*Text provided:*
For production models, I monitor drift and retrain when validation or production behavior changes.
25. What are the techniques to reduce overfitting?
Common techniques are more data, data augmentation, reducing model complexity, dropout, L1 regularization, L2 regularization, Elastic Net, early stopping, batch normalization, feature selection, cross-validation, transfer learning, and ensemble methods.
In deep learning projects, I used dropout, L2 weight decay, early stopping, batch normalization, and validation checkpointing most often.
26. Is L1 regularization the only regularization technique?
No.
L1 is one regularization technique.
L2, Elastic Net, dropout, early stopping, data augmentation, label smoothing, and batch normalization are also used to reduce overfitting.
L1 can create sparse weights.
L2 penalizes large weights.
Dropout prevents neurons from depending too much on each other.
Early stopping prevents memorization from too many epochs.
27. You implemented MCP server and client. What protocol is used?
MCP is an application-level protocol.
It uses structured JSON-RPC style messages between client and server.
The MCP server exposes tools with name, description, input schema, and output schema.
The MCP client discovers tools, sends structured input, and receives structured output.
In enterprise use, MCP becomes a controlled tool layer between LLM agents and internal systems.
28. What transports does MCP support?
MCP supports stdio, HTTP with SSE, and streamable HTTP.
Stdio is used when the client starts the MCP server as a local process.
HTTP with SSE is used for network-based servers and backward-compatible streaming.
Streamable HTTP is the newer production-friendly transport for request-response and streaming over HTTP.

*Entries supplied:*
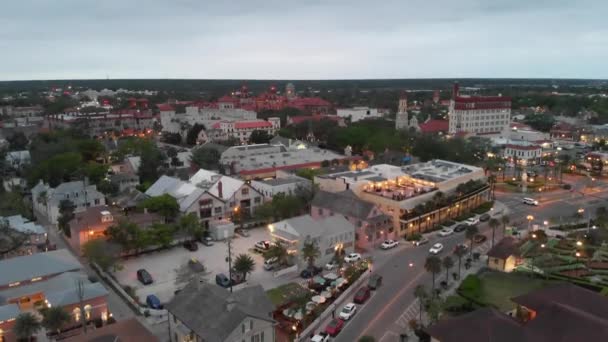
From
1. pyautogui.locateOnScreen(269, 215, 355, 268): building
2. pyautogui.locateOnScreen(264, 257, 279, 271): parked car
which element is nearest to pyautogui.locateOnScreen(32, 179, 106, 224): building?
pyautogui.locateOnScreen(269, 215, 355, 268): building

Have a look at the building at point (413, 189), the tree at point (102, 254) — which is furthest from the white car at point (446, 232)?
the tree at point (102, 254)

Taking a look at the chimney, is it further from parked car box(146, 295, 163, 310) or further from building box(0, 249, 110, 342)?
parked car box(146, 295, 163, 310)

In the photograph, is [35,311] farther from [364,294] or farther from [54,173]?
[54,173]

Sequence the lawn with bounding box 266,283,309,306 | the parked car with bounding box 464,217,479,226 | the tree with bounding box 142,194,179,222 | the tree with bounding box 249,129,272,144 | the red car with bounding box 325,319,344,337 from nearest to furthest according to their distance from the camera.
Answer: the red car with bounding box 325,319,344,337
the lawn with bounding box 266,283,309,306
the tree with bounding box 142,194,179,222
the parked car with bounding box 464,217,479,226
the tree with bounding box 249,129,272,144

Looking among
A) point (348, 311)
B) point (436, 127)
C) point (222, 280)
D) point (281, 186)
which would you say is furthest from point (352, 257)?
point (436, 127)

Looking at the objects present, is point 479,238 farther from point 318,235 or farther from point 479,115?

*Activity A:* In the Q&A text, what kind of messages does MCP use between client and server?
*Activity B:* List every technique the Q&A text says was used most often in deep learning projects.
The records play no part in what comes next.

*Response box A:* Structured JSON-RPC style messages.

*Response box B:* Dropout, L2 weight decay, early stopping, batch normalization, and validation checkpointing.